> Document section:
Skip to main content

Implementation Requirements: QA Agent Browser Automation

Document ID: IMPL-REQ-002
Priority: P0 (Critical Path)
Target ADR: ADR-109 (Proposed)
Estimated Effort: 2 Sprints
Dependencies: QA Agent, MCP Infrastructure, Playwright


1. Overview

1.1 Problem Statement

The Ralph Wiggum community has empirically validated that self-verification is non-negotiable for autonomous development loops. Without the ability to verify UI/UX changes, agents cannot:

  • Confirm features work end-to-end
  • Detect visual regressions
  • Validate user flows
  • Generate compliance evidence of testing

Current QA Agent capabilities are limited to unit/integration tests—insufficient for full-stack autonomous development.

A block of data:
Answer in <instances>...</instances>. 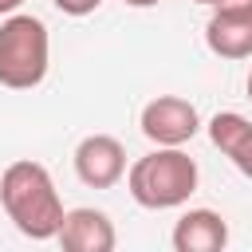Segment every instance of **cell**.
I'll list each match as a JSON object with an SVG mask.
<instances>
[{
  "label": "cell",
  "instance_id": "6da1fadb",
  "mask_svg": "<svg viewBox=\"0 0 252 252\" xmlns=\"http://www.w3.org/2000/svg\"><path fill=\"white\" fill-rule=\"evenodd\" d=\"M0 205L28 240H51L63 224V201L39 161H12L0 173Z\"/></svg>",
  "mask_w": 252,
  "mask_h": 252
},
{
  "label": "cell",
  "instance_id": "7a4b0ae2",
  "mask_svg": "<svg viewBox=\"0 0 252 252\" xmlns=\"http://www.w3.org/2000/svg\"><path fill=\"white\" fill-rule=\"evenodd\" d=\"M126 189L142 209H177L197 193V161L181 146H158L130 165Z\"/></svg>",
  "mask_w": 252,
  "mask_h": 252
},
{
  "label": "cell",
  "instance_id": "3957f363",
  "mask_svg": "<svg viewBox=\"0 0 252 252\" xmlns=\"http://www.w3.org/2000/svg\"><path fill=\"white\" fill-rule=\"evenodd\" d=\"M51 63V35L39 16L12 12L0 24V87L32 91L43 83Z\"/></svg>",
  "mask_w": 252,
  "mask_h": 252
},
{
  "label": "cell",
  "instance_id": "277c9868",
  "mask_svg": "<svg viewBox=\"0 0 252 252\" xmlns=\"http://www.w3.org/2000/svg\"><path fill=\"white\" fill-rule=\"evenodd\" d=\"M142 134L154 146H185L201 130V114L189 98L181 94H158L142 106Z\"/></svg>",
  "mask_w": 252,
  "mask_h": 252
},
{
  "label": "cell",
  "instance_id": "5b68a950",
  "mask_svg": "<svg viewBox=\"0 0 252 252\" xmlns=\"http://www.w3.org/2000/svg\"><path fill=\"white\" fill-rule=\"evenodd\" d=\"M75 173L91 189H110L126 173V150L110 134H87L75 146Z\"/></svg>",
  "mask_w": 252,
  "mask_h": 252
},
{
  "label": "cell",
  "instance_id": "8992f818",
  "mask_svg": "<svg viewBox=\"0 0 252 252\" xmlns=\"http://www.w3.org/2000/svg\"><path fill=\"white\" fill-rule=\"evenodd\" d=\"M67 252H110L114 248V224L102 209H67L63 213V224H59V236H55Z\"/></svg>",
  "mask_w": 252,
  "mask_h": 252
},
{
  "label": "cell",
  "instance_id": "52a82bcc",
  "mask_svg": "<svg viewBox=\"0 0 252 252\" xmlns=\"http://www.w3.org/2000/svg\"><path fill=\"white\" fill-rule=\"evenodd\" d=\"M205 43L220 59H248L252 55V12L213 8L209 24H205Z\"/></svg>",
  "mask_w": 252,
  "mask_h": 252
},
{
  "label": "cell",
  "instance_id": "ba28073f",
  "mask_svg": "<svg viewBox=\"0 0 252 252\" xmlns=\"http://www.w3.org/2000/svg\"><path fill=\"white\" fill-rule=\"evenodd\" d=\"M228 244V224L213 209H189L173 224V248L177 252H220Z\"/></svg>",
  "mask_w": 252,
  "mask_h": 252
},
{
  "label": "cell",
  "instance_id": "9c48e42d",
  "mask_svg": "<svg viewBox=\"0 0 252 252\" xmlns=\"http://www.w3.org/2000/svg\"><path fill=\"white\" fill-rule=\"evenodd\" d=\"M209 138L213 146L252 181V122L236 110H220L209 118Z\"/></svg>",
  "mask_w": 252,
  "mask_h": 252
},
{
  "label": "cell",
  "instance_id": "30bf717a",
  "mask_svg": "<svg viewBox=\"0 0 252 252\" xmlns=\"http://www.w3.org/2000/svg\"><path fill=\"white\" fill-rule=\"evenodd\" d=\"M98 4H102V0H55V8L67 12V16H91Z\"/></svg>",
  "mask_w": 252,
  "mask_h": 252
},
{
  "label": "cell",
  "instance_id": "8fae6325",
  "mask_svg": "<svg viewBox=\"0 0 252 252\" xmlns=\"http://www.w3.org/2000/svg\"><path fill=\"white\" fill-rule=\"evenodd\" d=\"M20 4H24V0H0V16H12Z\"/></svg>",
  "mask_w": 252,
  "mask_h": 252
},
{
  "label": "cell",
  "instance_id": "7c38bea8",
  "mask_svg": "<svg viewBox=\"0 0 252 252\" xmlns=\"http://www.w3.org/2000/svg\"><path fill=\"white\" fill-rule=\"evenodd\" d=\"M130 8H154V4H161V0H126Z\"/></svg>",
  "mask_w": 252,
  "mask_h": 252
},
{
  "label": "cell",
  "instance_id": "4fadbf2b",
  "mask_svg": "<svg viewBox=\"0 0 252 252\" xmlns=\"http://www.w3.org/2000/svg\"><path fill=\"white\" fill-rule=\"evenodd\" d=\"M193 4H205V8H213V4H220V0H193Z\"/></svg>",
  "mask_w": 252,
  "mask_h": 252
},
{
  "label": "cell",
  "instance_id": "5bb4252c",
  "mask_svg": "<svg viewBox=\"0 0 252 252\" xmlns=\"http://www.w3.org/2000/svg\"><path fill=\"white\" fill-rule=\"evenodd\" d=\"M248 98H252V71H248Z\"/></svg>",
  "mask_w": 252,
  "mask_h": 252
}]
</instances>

> Task to complete:
What priority does the implementation requirements document assign to the work? The entries play no part in what is asked here.

> Task response:
P0 (Critical Path).